Etwas weniger Mugabe, dafür etwas länger

SIMBABWE Neue Verfassung verabschiedet – aber so manche Gegner des Präsidenten sind unzufrieden

JOHANNESBURG taz | Simbabwes Parlament hat eine neue Verfassung verabschiedet, die das bestehende Grundgesetz von 1980, dem Jahr der Unabhängigkeit, ablösen soll. Nach vierjährigen Verhandlungen haben sich alle drei im Parlament vertretenen Parteien – die langjährige Staatspartei Zanu/PF (Simbabwe Afrikanische Nationalunion/Patriotische Front) von Präsident Robert Mugabe, die oppositionelle MDC (Bewegung für Demokratischen Wandel) von Premierminister Morgan Tsvangirai sowie eine MDC-Abspaltung – auf das Dokument geeinigt und es am Mittwoch und Donnerstag ohne weitere Debatte gebilligt. Nun soll innerhalb von zwei Monaten eine Volksabstimmung stattfinden, um es zu bestätigen.

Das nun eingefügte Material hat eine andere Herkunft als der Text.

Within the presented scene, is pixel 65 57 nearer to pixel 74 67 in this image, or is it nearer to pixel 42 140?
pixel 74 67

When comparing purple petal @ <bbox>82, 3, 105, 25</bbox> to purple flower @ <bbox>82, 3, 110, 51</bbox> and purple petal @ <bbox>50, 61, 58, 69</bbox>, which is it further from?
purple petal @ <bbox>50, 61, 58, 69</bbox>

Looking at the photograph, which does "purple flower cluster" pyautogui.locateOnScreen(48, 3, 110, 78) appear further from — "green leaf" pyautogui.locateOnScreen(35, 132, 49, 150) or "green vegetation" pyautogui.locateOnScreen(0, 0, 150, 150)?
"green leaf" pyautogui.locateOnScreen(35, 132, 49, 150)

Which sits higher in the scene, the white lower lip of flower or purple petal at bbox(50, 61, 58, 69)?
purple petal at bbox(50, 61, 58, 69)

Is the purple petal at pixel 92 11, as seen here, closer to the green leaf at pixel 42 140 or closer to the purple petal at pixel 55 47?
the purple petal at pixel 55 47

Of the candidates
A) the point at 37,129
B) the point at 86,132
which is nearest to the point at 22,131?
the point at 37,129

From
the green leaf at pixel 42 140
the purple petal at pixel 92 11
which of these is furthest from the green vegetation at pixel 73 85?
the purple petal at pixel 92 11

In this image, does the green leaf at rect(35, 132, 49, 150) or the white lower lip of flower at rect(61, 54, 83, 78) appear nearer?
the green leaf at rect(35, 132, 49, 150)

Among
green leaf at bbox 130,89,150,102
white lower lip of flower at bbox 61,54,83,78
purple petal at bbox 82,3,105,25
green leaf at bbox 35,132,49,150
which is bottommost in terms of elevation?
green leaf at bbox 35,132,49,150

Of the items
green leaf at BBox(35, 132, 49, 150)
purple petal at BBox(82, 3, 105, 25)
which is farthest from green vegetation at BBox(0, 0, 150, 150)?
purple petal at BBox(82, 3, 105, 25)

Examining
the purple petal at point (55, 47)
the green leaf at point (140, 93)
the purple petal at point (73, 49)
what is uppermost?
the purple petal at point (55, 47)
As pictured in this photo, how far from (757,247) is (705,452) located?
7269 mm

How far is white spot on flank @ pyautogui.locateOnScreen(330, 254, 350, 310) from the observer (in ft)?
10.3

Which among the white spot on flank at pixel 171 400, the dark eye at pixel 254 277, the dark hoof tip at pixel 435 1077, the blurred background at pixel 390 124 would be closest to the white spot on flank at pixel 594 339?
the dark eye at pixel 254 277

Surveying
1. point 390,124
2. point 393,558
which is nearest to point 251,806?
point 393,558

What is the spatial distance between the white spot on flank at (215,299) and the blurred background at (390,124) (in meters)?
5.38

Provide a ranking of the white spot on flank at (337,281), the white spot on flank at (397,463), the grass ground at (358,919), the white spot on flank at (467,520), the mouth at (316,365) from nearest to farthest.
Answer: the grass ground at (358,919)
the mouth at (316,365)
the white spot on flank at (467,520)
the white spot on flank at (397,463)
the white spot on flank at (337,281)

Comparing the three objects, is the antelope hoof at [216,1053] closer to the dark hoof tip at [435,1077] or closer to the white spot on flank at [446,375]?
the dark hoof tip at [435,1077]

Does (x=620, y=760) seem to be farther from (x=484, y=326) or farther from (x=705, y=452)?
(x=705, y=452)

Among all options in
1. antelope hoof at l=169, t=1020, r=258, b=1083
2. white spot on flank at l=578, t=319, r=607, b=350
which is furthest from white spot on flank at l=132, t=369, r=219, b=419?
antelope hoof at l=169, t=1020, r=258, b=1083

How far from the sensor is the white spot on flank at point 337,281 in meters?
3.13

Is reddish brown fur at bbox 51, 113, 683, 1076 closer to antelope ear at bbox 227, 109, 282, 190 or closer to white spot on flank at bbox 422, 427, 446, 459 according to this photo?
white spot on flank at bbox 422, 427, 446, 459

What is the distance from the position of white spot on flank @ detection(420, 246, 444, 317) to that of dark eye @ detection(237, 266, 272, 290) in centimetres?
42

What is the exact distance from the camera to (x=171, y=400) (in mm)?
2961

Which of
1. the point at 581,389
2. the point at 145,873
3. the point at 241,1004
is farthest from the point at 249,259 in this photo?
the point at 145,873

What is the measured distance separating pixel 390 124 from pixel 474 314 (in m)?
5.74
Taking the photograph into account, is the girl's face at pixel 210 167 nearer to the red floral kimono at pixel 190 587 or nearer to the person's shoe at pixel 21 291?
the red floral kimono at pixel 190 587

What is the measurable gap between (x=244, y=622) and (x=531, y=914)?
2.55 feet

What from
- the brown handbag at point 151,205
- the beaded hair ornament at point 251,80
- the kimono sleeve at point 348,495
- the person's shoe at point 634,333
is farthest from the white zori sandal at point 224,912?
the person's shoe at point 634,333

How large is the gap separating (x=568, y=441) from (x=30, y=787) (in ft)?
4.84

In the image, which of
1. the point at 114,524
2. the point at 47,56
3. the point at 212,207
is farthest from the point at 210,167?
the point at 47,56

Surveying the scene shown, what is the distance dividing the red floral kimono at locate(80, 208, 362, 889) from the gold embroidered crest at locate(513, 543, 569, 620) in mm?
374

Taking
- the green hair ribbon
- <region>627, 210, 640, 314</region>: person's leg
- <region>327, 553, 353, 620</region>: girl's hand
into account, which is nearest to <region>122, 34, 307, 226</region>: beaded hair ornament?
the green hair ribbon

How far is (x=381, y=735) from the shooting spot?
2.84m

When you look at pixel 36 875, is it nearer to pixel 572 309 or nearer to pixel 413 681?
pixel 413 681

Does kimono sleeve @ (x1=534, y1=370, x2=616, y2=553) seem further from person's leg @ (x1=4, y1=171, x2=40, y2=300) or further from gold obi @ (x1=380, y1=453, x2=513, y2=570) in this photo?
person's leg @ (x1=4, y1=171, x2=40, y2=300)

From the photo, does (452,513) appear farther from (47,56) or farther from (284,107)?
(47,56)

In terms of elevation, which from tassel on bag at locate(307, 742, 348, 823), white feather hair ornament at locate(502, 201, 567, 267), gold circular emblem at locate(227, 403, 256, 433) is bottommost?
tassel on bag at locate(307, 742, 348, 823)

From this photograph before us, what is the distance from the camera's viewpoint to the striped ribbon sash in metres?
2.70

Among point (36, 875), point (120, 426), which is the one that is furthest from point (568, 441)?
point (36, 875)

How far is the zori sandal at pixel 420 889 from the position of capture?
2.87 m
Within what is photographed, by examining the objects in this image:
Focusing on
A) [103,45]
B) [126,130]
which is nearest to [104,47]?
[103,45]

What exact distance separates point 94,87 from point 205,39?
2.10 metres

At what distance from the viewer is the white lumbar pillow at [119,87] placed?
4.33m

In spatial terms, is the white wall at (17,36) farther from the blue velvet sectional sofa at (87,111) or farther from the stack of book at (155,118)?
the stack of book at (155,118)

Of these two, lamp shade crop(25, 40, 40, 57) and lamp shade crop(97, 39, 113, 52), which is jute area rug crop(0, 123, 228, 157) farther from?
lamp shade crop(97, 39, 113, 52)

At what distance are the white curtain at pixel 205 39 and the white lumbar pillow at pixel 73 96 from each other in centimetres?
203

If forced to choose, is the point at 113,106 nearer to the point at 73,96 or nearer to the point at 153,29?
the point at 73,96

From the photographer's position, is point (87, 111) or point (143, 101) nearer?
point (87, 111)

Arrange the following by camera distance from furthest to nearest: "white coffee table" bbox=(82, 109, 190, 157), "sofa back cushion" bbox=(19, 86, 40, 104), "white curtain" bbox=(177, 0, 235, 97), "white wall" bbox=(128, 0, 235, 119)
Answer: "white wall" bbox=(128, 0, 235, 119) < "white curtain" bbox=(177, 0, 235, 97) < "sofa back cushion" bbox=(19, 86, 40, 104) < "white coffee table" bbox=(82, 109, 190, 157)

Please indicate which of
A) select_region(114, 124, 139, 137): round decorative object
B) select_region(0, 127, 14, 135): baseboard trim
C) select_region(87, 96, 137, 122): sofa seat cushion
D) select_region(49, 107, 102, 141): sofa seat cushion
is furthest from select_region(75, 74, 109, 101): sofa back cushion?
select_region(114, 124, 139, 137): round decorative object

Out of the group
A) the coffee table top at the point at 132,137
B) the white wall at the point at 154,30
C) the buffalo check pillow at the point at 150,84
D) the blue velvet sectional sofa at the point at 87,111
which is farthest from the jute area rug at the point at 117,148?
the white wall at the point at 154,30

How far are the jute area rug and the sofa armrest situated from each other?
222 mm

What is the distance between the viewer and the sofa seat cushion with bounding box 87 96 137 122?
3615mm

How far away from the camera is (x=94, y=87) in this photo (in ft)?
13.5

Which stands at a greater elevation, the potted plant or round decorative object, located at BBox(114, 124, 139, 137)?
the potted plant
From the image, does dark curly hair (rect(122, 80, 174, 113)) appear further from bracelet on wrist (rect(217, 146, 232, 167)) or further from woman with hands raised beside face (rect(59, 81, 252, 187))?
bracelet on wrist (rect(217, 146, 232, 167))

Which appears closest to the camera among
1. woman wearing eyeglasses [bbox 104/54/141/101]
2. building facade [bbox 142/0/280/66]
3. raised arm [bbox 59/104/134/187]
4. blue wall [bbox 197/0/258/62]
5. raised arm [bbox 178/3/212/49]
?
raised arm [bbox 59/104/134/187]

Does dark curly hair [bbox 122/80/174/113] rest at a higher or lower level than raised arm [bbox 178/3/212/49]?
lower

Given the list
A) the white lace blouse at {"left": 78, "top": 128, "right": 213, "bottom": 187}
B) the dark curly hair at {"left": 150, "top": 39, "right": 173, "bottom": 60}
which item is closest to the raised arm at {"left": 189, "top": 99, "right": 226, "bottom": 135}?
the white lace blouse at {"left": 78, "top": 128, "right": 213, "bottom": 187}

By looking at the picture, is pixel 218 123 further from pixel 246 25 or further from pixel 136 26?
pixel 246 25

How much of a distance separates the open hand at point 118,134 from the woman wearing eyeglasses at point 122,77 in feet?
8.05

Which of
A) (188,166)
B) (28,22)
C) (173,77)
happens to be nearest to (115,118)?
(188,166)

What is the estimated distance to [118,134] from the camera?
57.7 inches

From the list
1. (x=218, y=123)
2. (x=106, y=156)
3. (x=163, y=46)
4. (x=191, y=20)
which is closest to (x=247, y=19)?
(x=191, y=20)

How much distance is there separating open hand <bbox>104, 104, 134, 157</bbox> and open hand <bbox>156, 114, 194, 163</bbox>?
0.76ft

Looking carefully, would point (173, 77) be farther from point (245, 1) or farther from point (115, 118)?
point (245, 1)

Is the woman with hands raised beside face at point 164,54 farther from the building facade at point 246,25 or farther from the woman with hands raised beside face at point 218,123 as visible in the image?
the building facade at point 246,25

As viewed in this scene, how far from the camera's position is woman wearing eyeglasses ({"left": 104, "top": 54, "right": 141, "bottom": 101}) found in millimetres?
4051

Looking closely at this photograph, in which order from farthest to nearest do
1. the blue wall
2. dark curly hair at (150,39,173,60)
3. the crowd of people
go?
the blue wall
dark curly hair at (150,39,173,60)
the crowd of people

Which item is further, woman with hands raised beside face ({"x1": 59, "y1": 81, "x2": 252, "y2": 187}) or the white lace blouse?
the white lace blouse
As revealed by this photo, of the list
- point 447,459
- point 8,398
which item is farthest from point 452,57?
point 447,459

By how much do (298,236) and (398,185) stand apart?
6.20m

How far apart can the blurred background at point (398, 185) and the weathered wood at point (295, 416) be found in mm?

Die wichtigste Änderung: Das Präsidentenamt ist erstmals auf zwei gewählte Amtszeiten beschränkt. Dennoch bleiben dem Staatschef weitreichende Vollmachten. Er kann Richter und Minister ernennen und das Parlament auflösen, falls es der Regierung das Misstrauen ausspricht. Er kann auch selbst die Regierungsgeschäfte ausüben.

Schon lange haben sich Bürgerinitiativen damit abgefunden, dass das neue Dokument das Ergebnis von Verhandlungen ist. Es sei ein Kompromiss, sagt das Regionalbüro der Crisis in Zimbabwe Coalition in Johannesburg. Die Meinung des Volkes spiegele sich in der Verfassung wider, aber nicht die freie Meinung aller Beteiligten.

Die Verfassung sei besser als die von 1980, zieht die „Krisenkoalition“ Bilanz. Aber sie sei keine großartige Reform. Verbesserungen beschränken sich auf Einzelbereiche: Kinderrechte werden festgeschrieben, das Verfügungsrecht über kommunales Land geht von traditionellen „Chiefs“ auf die Regierung über.

Schon in den Konsultationen auf Gemeindeebene, die der Entstehung des Verfassungstextes vorausgingen, klagten Oppositionelle über Behinderungen durch Mugabes Regierungspartei Zanu/PF. Einschüchterungen hielten manche Dörfler davon ab, sich frei zu äußern, sagten sie.

Oppositionelle sind auch deshalb frustriert, weil sie ursprünglich mittels einer neuen Verfassung das Mugabe-Herrschaftssystem überwinden wollten. Aus Frust über die „verwässerte“ Verfassung plant jetzt die Oppositionsinitiative National Constitutional Assembly (NCA) eine Neinkampagne bei der Volksabstimmung. „Dies ist keine demokratische und vom Volk bestimmte Verfassung. Sie wurde uns von drei politischen Parteien aufgezwungen. Aber die Menschen sind größer als diese drei Parteien“, sagt NCA-Vorsitzender Lovemore Madhuku.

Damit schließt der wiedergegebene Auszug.